The last part of the declaration (“scheduler”) is the key with which the script can be called.

The registration takes a closure which instantiates the corresponding class and calls the run() method. The second argument is the backend user that TYPO3 CMS should use when running that script (here “_cli_scheduler”). If that user is not present in the system, the script will fail. It will also fail if that user is “Admin”.

The script should simply implement the run() method and perform its logic according to the arguments received on the command line.

The dispatcher is run by using:

$ /path/to/php /path/to/webroot/typo3/cli_dispatch.phpsh

Calling the script without any argument will get you a list of available keys:

Oops, an error occurred: This script must have a command as first argument.

Valid keys are:

  extbase
  lowlevel_admin
  lowlevel_cleaner
  lowlevel_refindex

Calling the script again with a key but no further arguments will trigger the display of the script’s help text.

Extbase command controllers

First of all, the command controller must be registered in an extension’s ext_localconf.php file (example taken from the “lang” system extension):

// Register language update command controller
$GLOBALS['TYPO3_CONF_VARS']['SC_OPTIONS']['extbase']['commandControllers'][] = \TYPO3\CMS\Lang\Command\LanguageCommandController::class;

The class itself must extend the \TYPO3\CMS\Extbase\Mvc\Controller\CommandController class. Each action that should be available from the command line must be named following the pattern “[action name]Command”. The PHPdoc information is directly used as help text (description of the action, what arguments it takes).

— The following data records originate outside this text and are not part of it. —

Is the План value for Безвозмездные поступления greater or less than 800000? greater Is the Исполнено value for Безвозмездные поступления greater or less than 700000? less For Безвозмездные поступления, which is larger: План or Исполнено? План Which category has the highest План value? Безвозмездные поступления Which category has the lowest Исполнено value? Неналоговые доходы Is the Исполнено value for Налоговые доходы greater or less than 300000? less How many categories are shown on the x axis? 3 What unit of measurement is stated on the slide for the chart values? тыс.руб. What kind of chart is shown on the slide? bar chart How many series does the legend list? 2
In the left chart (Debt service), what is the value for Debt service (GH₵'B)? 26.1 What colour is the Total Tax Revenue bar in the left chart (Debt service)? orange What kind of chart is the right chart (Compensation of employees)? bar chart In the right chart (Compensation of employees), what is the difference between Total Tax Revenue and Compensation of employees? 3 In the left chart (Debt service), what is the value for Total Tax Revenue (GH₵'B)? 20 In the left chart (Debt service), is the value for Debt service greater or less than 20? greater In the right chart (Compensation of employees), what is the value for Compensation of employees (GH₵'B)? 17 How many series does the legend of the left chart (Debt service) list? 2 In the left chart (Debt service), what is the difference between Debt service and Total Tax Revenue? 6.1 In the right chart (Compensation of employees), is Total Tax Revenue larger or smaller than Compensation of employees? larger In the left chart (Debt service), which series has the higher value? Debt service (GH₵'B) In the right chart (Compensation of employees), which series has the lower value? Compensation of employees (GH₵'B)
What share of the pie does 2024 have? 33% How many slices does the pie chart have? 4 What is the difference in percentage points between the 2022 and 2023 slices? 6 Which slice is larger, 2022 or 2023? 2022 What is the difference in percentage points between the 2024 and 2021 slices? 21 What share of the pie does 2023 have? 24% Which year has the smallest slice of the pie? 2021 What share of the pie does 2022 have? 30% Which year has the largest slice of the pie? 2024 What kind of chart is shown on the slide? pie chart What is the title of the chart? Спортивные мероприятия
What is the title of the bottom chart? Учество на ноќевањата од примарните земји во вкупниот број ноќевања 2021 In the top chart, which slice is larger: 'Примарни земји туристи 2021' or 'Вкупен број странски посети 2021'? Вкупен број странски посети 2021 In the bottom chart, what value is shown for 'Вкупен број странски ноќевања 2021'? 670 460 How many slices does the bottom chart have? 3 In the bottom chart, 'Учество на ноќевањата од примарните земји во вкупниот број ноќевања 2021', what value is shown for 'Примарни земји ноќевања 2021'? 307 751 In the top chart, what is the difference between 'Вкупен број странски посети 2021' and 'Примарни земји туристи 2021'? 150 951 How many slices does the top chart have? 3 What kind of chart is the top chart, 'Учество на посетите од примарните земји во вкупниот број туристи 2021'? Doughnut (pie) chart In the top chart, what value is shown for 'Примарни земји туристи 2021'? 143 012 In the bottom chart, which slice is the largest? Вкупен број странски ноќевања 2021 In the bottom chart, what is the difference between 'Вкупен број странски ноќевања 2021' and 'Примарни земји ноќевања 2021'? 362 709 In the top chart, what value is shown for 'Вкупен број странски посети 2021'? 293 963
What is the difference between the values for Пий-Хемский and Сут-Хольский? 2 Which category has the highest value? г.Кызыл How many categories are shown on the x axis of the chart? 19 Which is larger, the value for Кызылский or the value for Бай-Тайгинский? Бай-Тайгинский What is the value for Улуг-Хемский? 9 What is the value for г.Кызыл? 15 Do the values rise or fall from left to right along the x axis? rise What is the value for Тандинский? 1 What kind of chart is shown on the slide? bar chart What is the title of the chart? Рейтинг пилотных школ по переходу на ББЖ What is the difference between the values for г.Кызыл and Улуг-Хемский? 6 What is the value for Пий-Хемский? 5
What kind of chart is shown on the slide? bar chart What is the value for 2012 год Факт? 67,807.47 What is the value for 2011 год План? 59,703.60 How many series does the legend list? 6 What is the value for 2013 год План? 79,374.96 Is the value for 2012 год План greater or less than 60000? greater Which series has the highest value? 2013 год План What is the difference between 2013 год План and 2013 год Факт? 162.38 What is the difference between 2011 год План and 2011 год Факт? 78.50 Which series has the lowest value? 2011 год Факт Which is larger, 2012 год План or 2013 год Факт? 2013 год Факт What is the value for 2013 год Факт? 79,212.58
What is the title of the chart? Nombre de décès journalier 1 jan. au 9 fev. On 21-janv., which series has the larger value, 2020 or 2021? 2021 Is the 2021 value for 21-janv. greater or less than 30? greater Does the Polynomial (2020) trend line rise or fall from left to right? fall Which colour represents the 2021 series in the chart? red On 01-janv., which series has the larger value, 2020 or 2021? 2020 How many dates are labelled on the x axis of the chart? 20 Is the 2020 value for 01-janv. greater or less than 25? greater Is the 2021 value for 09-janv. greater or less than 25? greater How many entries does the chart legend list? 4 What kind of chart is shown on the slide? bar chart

Here’s an extract from the command controller class of the “lang” extension:

/**
 * Language command controller updates translation packages
 */
class LanguageCommandController extends \TYPO3\CMS\Extbase\Mvc\Controller\CommandController
{
    ...

    /**
     * Update language file for each extension
     *
     * @param string $localesToUpdate Comma separated list of locales that needs to be updated
     * @return void
     */
    public function updateCommand($localesToUpdate = '')
    {
        ...
    }
}

This command would be called by using:

$ /path/to/php /path/to/webroot/typo3/cli_dispatch.phpsh extbase language:update fr

which would update translation packages for the French language.

The advantage of using Extbase command controllers are many:

  • you benefit from the Extbase-way of doing things, where actions are automatically dispatched to the proper method
  • display of help text is easy, since PHPdoc comments are used
  • the base command controller gives you access to many useful tools, in particular for outputting to the terminal, thanks to the integration of the Symfony console.